Exercise: Beginning with the line that holds "Upon examining this", set down each line of the data below through the very last, exactly as given, and nothing beyond that.

Exercise data:
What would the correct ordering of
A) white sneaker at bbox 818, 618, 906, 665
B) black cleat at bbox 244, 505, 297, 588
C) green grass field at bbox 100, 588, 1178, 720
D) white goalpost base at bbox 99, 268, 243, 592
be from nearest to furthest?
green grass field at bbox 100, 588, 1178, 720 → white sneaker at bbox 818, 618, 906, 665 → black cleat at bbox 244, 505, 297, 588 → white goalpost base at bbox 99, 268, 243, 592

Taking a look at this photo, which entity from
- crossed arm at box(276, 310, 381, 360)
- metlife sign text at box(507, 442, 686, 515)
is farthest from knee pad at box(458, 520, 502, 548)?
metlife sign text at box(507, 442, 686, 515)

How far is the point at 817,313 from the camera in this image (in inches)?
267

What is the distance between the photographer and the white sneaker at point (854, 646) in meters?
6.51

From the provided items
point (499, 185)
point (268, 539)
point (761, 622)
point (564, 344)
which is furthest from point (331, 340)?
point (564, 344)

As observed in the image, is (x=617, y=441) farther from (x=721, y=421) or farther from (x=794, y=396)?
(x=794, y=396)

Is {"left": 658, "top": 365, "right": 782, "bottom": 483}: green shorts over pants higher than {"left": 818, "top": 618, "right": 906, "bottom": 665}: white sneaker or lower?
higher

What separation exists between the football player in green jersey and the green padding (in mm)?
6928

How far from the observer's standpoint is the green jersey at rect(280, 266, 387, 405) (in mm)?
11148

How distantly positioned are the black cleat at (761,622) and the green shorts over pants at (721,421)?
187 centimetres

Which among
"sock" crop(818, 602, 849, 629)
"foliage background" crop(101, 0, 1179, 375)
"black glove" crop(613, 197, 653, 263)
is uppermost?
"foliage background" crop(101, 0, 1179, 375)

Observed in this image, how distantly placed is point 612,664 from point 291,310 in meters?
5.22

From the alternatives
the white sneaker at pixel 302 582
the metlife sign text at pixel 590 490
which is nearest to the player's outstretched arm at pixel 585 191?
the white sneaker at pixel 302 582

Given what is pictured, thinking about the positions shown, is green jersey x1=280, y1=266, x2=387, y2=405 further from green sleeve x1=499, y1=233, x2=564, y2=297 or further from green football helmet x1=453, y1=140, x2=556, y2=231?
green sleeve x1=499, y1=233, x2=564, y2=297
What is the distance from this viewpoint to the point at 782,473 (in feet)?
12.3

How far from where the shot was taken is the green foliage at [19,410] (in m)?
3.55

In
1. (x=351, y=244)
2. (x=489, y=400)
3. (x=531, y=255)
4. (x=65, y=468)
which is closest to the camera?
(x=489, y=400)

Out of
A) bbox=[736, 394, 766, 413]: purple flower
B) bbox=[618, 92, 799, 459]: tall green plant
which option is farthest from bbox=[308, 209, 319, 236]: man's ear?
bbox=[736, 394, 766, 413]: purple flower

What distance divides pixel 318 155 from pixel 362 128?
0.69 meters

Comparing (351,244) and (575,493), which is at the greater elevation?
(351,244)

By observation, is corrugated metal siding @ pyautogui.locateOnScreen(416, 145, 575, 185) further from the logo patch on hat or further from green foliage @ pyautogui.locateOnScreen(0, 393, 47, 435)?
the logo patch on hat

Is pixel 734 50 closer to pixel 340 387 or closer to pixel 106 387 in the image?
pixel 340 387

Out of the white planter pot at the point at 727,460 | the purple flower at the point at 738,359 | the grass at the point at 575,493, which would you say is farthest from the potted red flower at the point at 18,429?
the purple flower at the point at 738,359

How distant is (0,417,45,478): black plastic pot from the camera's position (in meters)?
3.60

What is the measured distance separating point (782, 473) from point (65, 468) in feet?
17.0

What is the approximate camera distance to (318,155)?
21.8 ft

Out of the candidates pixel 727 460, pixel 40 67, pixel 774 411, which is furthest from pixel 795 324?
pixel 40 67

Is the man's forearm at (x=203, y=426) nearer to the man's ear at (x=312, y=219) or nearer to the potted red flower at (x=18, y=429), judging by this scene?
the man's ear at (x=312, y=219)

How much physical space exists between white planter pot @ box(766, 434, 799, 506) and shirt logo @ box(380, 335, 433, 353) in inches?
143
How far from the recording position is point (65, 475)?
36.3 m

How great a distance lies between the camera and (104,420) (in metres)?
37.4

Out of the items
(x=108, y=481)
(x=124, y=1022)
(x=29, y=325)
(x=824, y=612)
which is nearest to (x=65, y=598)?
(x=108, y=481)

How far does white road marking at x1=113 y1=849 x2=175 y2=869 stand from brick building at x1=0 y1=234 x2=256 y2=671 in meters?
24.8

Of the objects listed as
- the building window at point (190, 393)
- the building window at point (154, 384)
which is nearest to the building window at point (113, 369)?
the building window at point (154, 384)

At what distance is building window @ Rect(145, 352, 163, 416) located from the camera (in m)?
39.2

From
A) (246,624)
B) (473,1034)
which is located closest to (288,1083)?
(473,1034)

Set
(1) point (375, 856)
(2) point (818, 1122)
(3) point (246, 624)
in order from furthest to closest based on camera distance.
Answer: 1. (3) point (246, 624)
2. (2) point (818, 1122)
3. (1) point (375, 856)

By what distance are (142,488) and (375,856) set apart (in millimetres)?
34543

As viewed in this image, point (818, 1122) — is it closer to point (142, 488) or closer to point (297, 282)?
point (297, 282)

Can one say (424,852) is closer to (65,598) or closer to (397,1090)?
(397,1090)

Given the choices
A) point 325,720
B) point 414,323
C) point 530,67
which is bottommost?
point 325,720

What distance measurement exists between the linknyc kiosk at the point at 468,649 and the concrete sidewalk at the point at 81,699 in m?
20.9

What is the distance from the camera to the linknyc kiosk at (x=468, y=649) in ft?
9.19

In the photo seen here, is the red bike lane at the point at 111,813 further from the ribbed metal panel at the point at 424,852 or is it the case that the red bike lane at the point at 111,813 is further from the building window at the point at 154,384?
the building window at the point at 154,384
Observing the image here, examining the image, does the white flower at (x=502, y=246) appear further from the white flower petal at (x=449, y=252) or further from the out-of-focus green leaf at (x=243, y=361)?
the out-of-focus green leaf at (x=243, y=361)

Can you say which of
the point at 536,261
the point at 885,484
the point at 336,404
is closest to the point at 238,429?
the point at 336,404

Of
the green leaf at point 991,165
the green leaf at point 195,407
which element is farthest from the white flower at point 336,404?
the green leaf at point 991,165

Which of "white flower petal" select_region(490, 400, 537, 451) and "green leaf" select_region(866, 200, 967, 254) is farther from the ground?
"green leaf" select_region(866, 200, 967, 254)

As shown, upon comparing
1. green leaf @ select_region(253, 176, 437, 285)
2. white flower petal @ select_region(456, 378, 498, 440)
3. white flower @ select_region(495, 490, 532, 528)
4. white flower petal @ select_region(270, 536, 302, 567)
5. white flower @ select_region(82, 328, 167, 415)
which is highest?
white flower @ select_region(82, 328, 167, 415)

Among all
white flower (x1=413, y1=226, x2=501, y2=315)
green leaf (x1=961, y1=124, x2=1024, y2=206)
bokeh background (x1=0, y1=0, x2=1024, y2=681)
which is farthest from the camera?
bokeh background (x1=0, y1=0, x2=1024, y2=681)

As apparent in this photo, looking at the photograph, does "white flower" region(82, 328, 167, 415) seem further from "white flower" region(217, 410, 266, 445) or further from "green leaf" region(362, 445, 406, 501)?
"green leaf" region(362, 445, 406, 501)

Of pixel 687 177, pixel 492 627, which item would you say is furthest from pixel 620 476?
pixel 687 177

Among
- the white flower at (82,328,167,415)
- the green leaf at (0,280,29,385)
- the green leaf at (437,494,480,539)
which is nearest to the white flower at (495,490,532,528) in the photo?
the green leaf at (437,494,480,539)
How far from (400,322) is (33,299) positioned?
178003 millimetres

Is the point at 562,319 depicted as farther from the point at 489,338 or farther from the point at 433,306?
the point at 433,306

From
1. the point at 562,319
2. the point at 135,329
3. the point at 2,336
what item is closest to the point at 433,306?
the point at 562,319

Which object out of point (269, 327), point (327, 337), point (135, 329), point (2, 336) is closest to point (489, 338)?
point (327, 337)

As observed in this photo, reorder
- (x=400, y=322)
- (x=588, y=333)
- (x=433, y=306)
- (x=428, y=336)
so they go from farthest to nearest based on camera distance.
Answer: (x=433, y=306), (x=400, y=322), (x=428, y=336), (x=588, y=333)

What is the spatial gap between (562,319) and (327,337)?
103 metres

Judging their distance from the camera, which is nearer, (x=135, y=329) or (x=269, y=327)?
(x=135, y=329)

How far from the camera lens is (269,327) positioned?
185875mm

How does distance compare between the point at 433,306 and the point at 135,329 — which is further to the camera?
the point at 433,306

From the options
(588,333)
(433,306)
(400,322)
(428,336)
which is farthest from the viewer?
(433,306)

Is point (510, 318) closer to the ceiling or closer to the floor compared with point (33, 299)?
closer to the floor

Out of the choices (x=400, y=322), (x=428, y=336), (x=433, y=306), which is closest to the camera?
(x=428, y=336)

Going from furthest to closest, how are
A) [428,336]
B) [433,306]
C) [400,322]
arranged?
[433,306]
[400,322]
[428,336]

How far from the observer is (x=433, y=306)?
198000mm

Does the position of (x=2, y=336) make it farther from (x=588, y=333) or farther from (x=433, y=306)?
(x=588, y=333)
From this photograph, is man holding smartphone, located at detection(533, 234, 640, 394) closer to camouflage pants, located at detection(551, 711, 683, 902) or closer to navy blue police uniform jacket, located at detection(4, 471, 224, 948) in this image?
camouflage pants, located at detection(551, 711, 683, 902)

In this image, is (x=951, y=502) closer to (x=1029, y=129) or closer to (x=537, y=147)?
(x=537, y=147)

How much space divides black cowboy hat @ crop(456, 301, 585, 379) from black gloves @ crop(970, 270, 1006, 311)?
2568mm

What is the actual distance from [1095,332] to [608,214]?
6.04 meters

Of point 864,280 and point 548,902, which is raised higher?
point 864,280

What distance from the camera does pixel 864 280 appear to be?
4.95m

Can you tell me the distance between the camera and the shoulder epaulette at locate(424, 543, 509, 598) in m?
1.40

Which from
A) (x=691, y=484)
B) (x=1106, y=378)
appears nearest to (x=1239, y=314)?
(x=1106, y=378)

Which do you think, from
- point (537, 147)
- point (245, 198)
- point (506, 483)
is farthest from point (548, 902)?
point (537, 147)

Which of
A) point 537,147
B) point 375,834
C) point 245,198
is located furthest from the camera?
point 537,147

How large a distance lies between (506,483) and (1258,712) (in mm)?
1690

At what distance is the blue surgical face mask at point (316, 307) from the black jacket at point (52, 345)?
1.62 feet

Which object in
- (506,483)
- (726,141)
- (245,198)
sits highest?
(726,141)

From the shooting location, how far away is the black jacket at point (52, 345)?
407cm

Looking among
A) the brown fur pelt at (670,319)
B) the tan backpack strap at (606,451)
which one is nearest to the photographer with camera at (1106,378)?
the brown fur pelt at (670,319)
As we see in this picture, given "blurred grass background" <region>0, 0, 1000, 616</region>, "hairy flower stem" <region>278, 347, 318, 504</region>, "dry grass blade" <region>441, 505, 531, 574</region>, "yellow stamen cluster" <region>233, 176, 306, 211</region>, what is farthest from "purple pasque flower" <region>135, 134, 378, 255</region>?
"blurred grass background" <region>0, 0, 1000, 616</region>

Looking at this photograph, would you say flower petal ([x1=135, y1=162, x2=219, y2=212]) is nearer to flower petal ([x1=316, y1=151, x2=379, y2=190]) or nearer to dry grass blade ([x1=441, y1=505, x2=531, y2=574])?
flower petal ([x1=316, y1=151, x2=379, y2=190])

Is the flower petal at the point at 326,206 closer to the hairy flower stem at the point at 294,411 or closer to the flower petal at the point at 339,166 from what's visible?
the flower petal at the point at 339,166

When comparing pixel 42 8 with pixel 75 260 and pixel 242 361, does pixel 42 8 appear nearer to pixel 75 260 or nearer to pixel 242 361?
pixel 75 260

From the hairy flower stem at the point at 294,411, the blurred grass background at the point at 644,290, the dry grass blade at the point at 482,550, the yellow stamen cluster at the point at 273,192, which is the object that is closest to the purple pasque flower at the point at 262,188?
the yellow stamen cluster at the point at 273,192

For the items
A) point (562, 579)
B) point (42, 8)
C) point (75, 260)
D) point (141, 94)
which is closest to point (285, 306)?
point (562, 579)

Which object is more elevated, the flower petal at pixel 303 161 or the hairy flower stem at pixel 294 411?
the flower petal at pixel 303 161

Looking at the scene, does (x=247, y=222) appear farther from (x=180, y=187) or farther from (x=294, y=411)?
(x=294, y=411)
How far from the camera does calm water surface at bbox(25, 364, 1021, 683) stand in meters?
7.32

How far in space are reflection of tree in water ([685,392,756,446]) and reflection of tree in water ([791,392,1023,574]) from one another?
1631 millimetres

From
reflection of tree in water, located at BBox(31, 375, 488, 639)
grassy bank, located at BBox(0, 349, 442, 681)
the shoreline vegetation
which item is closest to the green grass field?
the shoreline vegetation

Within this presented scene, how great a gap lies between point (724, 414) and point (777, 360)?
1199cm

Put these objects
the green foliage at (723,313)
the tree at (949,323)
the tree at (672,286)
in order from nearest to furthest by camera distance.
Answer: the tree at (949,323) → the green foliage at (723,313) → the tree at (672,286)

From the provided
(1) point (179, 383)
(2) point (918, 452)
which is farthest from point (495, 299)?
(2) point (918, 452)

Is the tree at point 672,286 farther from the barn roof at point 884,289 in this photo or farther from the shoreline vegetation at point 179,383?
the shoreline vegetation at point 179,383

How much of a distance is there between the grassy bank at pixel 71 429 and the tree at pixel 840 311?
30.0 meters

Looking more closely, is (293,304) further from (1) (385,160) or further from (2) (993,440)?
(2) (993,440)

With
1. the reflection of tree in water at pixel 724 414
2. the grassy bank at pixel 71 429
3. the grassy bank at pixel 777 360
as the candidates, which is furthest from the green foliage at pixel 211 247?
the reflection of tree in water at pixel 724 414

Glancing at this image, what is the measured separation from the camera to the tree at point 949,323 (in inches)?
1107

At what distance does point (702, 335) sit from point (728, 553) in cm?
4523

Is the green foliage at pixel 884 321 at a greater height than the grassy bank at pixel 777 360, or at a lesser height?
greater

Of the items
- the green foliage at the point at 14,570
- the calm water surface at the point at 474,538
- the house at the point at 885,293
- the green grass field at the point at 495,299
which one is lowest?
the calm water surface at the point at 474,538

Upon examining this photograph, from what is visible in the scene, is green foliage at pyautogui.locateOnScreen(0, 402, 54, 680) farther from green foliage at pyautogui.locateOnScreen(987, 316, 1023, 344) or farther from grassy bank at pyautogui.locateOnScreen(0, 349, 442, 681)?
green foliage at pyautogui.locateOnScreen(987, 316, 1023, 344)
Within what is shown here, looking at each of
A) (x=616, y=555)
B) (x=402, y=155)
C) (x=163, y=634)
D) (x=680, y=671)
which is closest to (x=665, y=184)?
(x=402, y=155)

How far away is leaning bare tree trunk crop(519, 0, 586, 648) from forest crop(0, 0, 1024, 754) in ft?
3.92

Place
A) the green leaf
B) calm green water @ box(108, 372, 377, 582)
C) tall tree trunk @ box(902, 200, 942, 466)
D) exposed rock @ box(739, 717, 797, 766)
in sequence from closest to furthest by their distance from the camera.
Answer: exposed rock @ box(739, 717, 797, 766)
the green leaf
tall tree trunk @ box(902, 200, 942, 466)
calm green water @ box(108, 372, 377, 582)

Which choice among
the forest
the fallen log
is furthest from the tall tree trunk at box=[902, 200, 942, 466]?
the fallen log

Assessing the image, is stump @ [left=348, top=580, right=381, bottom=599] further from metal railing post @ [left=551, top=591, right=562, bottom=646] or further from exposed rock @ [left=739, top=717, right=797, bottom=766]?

Task output:
Upon examining this photograph, from what is visible in the scene, is green foliage at pyautogui.locateOnScreen(0, 402, 54, 680) farther from green foliage at pyautogui.locateOnScreen(987, 316, 1023, 344) or farther from grassy bank at pyautogui.locateOnScreen(0, 349, 442, 681)?
green foliage at pyautogui.locateOnScreen(987, 316, 1023, 344)
Within what is shown here, looking at each of
A) (x=616, y=555)
B) (x=402, y=155)
C) (x=163, y=634)
D) (x=680, y=671)
which is closest to (x=665, y=184)?
(x=402, y=155)

How far away is leaning bare tree trunk crop(519, 0, 586, 648) from forest crop(0, 0, 1024, 754) in ft?
3.92

Place
A) the green leaf
B) calm green water @ box(108, 372, 377, 582)
C) tall tree trunk @ box(902, 200, 942, 466)
D) exposed rock @ box(739, 717, 797, 766)
in sequence from closest to furthest by their distance from the camera.
Answer: exposed rock @ box(739, 717, 797, 766)
the green leaf
tall tree trunk @ box(902, 200, 942, 466)
calm green water @ box(108, 372, 377, 582)

Which choice among
the forest
the fallen log
is furthest from the tall tree trunk at box=[902, 200, 942, 466]?
the fallen log

Assessing the image, is stump @ [left=348, top=580, right=381, bottom=599] further from metal railing post @ [left=551, top=591, right=562, bottom=646] or further from exposed rock @ [left=739, top=717, right=797, bottom=766]?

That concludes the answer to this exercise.